O Brasil ocupa o 13º lugar em um ranking de 190 países na produção científica global em áreas como agricultura, medicina e saúde, segundo estudo da base de dados Web of Science, o que para Roseli, demonstra a potência do corpo científico brasileiro na produção de conhecimento que impacte positivamente o país.
“Mas com a redução de investimentos nas universidades, as pessoas ficam desmotivadas, acontece uma fuga de cérebros, desperdício de talento, de infraestrutura e de pessoal qualificado”, alerta a diretora.
A universidade que forma os formadores
Edilson entrou na universidade para poder exercer a profissão de educador – para poder lecionar nas escolas indígenas, é necessário um diploma universitário. Em contato com os estudos em linguística indígena, a vocação ao professorado apareceu mais forte. Hoje, é um dos educadores do Instituto Federal do Amazonas (IFAM).
“Os acadêmicos indígenas (graduação e pós-graduação), nas suas atividades de investigações, são pesquisadores de suas próprias culturas e línguas. Com isso, as pesquisas com e sobre as temáticas indígenas começam ter mais vida, pois é o indígena conhecedor na e da sua cultura, língua e mitologia”, comenta o Baniwa, que também trabalha na elaboração de um dicionário nheengatu.

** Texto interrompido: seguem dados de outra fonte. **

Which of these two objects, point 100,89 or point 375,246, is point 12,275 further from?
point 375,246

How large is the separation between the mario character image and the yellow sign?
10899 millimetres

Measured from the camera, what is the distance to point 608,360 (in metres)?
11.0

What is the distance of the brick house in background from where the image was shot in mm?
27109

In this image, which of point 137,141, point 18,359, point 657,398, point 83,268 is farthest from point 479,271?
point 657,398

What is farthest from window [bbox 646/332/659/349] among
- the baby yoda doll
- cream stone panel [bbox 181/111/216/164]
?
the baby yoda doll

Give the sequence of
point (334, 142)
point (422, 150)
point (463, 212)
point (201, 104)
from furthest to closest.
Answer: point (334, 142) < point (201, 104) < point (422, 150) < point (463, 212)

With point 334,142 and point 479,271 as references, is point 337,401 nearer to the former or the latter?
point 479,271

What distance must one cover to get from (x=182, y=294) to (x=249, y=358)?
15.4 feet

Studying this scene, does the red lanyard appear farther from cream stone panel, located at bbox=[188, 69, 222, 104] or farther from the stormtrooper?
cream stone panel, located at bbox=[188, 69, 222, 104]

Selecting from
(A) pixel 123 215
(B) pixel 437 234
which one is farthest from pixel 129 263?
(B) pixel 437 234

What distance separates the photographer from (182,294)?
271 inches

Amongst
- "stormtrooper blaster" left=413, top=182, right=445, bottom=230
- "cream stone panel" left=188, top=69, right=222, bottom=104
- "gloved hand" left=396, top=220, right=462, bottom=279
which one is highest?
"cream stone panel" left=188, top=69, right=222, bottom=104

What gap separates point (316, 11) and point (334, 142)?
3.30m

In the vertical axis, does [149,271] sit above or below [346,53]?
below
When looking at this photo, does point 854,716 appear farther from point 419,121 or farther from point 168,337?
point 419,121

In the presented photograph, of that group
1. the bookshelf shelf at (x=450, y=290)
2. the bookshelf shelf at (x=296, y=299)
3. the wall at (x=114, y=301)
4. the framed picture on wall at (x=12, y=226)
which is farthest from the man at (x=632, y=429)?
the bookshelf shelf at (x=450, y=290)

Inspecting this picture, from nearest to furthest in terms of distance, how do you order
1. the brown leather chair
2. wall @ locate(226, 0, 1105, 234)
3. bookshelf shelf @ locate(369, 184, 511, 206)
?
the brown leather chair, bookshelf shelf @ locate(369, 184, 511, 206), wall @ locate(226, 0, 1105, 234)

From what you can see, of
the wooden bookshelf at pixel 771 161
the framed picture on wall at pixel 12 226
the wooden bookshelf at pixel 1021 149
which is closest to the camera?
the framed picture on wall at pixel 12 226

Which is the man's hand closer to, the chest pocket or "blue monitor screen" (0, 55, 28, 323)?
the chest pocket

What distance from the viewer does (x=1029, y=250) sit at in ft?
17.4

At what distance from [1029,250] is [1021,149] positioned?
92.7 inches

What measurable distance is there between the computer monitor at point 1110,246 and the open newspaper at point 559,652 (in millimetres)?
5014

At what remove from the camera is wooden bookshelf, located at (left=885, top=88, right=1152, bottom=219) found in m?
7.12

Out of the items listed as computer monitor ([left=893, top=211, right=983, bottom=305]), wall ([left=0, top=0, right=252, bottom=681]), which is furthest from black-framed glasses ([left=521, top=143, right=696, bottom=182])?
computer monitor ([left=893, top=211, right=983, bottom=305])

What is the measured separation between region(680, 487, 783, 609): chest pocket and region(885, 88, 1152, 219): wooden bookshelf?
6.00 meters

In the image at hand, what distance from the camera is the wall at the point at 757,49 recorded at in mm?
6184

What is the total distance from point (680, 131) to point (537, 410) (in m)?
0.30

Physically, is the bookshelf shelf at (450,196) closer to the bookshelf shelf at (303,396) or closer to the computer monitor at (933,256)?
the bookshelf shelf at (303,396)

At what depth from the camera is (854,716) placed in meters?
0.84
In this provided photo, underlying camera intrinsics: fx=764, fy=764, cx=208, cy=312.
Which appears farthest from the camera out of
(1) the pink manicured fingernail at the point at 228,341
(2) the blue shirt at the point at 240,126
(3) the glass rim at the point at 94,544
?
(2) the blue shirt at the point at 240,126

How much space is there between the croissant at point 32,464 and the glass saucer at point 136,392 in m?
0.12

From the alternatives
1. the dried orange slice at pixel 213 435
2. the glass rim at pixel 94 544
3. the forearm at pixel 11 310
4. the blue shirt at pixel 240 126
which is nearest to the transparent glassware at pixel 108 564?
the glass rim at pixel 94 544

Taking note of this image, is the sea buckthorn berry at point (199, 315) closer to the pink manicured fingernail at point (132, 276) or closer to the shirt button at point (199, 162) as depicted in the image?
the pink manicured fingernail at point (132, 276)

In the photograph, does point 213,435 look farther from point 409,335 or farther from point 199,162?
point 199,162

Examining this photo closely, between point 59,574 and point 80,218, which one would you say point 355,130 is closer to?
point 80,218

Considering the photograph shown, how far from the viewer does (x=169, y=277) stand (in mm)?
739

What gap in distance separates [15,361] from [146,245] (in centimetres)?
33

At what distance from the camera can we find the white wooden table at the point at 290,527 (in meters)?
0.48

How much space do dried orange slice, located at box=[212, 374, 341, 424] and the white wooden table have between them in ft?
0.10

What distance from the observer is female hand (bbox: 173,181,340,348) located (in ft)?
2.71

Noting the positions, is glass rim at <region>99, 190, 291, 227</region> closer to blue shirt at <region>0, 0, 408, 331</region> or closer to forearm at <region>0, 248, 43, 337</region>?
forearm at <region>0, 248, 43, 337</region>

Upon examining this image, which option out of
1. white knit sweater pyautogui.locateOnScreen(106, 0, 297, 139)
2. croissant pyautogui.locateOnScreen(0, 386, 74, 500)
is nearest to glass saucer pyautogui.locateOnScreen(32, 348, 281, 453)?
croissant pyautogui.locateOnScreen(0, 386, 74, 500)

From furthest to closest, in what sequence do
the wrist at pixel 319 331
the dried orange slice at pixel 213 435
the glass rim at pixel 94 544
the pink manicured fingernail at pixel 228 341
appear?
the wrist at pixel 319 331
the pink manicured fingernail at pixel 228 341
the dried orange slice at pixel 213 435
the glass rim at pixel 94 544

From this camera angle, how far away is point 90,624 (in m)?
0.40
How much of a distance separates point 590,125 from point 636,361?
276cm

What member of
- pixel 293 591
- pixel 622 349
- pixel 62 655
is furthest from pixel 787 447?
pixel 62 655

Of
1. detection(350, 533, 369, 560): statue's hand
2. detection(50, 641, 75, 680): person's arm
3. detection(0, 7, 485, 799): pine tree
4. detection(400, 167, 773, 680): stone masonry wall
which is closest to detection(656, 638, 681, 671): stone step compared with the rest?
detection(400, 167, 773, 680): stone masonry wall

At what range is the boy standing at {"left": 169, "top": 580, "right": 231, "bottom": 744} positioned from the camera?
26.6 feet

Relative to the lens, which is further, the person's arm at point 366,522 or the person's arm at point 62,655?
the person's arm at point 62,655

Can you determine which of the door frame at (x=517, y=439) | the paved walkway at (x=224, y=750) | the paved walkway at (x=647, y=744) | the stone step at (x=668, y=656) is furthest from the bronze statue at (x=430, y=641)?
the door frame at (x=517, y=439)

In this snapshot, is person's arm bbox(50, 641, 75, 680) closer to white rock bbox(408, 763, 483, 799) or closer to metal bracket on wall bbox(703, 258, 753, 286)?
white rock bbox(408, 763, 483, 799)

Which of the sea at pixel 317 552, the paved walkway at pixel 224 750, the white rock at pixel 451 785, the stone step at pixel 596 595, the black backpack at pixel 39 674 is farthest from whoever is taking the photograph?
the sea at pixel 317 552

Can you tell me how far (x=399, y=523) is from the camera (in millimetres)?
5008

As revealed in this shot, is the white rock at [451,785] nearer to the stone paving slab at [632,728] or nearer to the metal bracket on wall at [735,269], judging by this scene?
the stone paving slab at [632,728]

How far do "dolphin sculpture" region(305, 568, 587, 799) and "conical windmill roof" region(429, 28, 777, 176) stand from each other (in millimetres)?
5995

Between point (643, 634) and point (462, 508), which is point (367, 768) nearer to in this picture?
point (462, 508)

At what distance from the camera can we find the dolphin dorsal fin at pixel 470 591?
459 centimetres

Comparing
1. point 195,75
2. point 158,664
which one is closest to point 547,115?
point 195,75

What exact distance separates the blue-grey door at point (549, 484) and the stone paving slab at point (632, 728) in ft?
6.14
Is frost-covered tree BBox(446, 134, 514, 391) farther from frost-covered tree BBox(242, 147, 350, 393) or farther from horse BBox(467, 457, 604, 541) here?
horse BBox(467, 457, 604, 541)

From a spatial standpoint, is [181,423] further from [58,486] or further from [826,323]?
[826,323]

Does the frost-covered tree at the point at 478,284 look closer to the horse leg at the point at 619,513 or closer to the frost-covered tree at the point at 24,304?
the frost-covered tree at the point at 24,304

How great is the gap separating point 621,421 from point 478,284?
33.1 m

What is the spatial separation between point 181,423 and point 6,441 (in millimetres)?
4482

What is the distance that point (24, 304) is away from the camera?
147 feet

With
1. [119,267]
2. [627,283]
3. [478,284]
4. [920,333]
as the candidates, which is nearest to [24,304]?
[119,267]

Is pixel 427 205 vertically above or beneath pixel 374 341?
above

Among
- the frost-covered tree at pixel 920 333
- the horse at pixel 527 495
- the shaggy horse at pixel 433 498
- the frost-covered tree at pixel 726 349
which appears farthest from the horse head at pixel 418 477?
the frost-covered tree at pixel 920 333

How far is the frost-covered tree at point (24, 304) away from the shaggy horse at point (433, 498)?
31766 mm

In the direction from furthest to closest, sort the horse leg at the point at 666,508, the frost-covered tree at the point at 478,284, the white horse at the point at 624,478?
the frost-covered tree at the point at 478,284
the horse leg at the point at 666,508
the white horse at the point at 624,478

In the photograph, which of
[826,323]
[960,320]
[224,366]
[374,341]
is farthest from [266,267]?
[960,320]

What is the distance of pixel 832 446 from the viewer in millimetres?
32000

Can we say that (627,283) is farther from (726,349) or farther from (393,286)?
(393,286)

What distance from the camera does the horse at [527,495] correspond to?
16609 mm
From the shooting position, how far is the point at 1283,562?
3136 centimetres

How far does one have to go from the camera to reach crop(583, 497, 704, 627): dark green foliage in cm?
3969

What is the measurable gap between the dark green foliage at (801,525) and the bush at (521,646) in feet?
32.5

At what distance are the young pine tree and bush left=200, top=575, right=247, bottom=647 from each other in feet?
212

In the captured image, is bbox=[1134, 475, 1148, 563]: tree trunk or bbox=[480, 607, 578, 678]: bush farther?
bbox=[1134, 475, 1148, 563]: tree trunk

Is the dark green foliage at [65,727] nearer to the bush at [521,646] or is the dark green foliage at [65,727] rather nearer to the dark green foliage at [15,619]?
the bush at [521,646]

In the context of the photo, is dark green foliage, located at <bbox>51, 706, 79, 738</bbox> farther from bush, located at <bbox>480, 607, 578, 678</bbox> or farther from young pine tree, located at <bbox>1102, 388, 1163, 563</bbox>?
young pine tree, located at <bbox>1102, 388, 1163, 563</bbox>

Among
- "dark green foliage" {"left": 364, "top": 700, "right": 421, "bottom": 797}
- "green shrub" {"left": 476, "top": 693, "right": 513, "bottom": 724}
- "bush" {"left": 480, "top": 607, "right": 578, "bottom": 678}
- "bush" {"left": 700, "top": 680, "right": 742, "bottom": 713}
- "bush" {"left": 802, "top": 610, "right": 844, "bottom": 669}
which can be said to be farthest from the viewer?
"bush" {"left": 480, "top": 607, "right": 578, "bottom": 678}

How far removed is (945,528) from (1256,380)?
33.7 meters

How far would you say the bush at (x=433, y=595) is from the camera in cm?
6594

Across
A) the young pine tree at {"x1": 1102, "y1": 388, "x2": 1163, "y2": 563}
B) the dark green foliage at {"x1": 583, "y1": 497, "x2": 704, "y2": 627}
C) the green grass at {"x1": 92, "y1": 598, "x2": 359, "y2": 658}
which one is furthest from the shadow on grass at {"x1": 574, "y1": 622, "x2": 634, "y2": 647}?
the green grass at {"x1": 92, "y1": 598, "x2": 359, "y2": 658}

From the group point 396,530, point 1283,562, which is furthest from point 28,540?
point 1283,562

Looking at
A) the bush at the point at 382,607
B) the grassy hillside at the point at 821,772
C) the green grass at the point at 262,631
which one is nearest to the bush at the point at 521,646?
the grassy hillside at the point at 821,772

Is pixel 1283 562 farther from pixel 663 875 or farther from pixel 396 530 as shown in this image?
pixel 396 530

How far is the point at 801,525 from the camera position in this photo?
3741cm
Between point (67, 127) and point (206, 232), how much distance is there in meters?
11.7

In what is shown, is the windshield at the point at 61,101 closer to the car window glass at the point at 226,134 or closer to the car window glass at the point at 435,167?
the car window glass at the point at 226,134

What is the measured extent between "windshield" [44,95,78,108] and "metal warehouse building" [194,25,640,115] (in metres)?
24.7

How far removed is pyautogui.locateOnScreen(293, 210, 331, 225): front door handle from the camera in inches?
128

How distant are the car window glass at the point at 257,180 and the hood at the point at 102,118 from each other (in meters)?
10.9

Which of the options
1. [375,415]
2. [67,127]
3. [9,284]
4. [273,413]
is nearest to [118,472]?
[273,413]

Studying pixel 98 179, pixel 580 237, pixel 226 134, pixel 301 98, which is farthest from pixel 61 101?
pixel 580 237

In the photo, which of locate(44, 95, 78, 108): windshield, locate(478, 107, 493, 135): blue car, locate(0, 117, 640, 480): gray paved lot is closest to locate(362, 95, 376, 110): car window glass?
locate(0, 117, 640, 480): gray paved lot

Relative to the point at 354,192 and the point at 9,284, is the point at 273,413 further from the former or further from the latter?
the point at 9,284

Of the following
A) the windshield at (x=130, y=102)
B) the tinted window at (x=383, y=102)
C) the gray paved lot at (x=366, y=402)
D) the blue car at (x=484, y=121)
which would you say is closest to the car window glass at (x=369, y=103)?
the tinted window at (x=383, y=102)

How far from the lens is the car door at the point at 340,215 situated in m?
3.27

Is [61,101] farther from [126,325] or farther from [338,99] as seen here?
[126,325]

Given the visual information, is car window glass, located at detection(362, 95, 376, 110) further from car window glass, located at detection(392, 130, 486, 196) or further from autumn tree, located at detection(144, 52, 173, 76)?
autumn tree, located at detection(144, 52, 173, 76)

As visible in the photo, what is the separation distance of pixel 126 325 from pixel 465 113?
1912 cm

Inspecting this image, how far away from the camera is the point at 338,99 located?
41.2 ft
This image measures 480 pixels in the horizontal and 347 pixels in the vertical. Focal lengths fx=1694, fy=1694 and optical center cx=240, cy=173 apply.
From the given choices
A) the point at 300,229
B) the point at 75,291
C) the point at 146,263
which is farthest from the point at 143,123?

Para justificar a contingência, o MEC ressaltou que serão priorizados gastos na educação básica – embora a pasta também tenha sofrido diminuição de verba. Marcio, entretanto, relembra onde acontece a formação de educadores responsáveis pelo nível básico:
“A universidade tem papel fundamental na educação básica: ela forma professores e atende sua formação continuada. Não é o MEC que faz as formações ou quem as prepara junto aos municípios, são os centros de pesquisa. É uma contradição: não é apostando em educação básica e desconstruindo ensino superior que a gente consegue dar conta dos nossos déficits.”
Um deserto intelectual de ponta a ponta, desde uma educação básica defasada até alunos que crescem e se deparam com um ensino superior esvaziado, é também o que deixa Roseli e a comunidade universitária em alerta:
“O papel da universidade na formação inicial e continuada é gigante, pois é ela que prepara os educadores em serviço para os desafios de hoje e para que eles consigam levar as evidências e pesquisas para dentro de suas escolas na forma de práticas pedagógicas inovadoras”.
Universidades no Brasil, no exterior, pesquisadores estudantes têm se articulado para protestar contra as medidas governamentais. Está marcada para o dia 15 de maio uma mobilização geral dentro de espaços acadêmicos pela educação pública de qualidade.
Edilson irá participar delas, mas não esconde sua preocupação: “É muito difícil. São os meus sonhos em jogo, mas também os da minha comunidade. E eu vejo que o próprio governo está acabando com o sonho, desejo e objetivo. Com essa nova política pública, acontecerá uma matança intelectual do nosso povo, que é tão cruel quanto à matança física à que já estão submetidos os povos indígenas”.